À la suite de notre chronique littéraire, retrouvez dès à présent nos notes de lecture de l’ouvrage « Le despotisme éclairé », par François Bluche, ainsi que quelques extraits marquants.
La pagination fait référence à l’édition originelle de 1985 (Hachette).
Sur une définition du despotisme éclairé : [Le despotisme éclairé est une] « rationalisation du Gouvernement, mise de l’État au service des Lumières (point de vue de L’Encyclopédie), mise des Lumières au service de l’État (point de vue des princes), coercition exercée dans un but raisonnable.«
— François Bluche, page 10
« Non sans raison, [Frédéric II le Grand] moque la « gallomanie » des principicules de l’Empire [germanique], appliqués à singer Versailles. »
— François Bluche, page 16
Sur Frédéric II, vu par Voltaire : « Pour Voltaire, Frédéric est Marc Aurèle, Titus, Antonin, César, Julien, Alcibiade, le « Salomon du Nord« , un esprit sublime, un corps aimable, une âme héroïque et tendre. Il pense comme Trajan, et écrit comme Pline. Le ciel l’a mis sur Terre pour fouler aux pieds la superstition, abattre le fanatisme, restaurer la vertu, et donner des leçons aux rois. »

- ÉNONCÉ A -
Recopiez, dans les notes de lecture sur le despotisme éclairé, le passage qui s'ouvre sur les mots contenant « À la suite de » et se ferme sur « quelques extraits marquants. ».
- ÉNONCÉ B -
D'après les notes de lecture sur le despotisme éclairé, à quelle édition renvoie la pagination ?
- ÉNONCÉ C -
Selon les notes de lecture sur le despotisme éclairé, pourquoi Voltaire estime-t-il que le ciel a mis Frédéric sur Terre ?

- DONNÉES BRUTES -
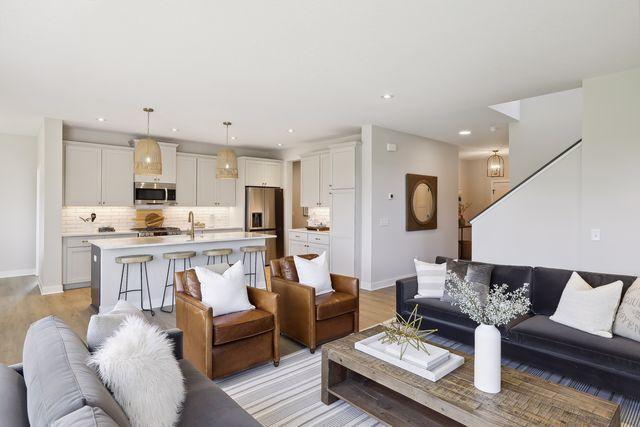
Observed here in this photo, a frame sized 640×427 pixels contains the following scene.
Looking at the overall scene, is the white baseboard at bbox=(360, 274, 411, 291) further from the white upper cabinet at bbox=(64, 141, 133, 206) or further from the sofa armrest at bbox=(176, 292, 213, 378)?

- RÉPONSE COMPLÈTE A -
À la suite de notre chronique littéraire, retrouvez dès à présent nos notes de lecture de l’ouvrage « Le despotisme éclairé », par François Bluche, ainsi que quelques extraits marquants.

- RÉPONSE COMPLÈTE B -
À l'édition originelle de 1985, chez Hachette.

- RÉPONSE COMPLÈTE C -
Pour Voltaire, le ciel a mis Frédéric sur Terre pour fouler aux pieds la superstition et abattre le fanatisme. Il devait aussi restaurer la vertu et donner des leçons aux rois.